When I get to her room, she’s in bed, of course, as I said. I do a little tidying and she opens her eyes. She needs to use the washroom. We figure that out somehow and end up by the big window – me in the arm chair, and she in a wheelchair. It’s a gorgeous day and we chat about the sky and the trees and we sit together in silence.
She says, “You know, when you have babies, you have to make some choices….”
These are the kinds of conversations I like to record and I reach for my phone, but she keeps going before I can get my recording app open. I say to her, “What do you mean? Like, when you have babies you have to choose how to raise them?”
“Yes,” she says. “You know, like when you come to a stop sign, and you have to decide which direction you’re going to take next.”
A metaphor! My mother with advanced Alzheimers used a metaphor to help me understand what she was trying to tell me about child-rearing. I really wanted to know more – what was she remembering? What made her bring this topic up?
“What?” she says. “I don’t know. I don’t remember.”
A metaphor!!! Gosh.
And then, and here’s Incident D, we’re still sitting by the window but she’s starting to sag a little. She turns to me, and reaches out with her one hand (the broken arm always just sits in her lap limp, like a wrecked wing) and smiles. That sweet smile. “There are always bad days, Evonne.”
“There will always be bad days. You can’t escape them.” And her eyes hold mine for a few moments. I knew exactly what was going on. She’s self-talking. She’s propping herself up and reminding herself to not feel sorry for herself because bad days are a part of life. They are a part of living. You just take them as they come and let them go at the end of the day. Good days may come yet, and surely there’ll be another bad day. Don’t let them get you down.

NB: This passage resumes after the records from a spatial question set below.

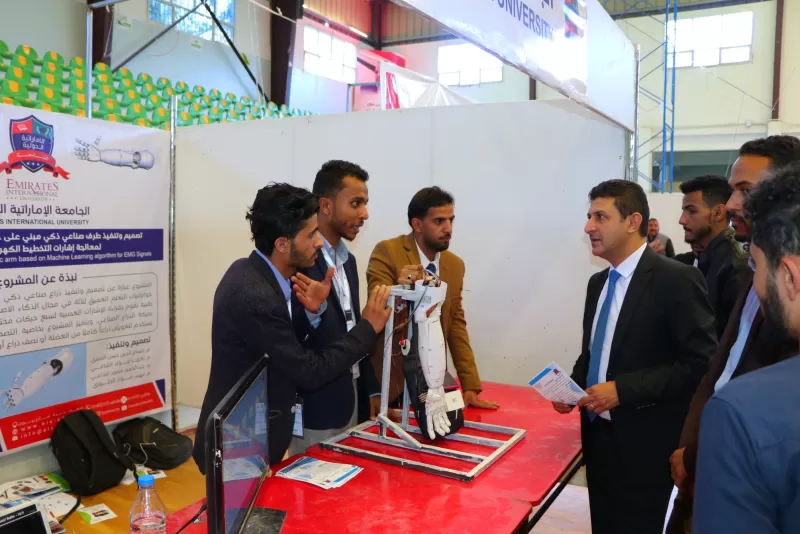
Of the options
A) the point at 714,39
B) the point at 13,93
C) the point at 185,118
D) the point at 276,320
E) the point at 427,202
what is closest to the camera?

In that one soft stare, and her gentle voice, I heard it all. Mom is self-talking as a strategy for coping with her bad days. My mother with advanced Alzheimers is employing a cognitive strategy for managing her stray and random thoughts, her disappearing memories, her out-of-control emotions, her brain’s sickness. She’s trying to cope. With self-talk. Wow.
I love you, Mom. You are STILL teaching me how to live my best life.
Okay. I’m crying again and it’s time to stop writing.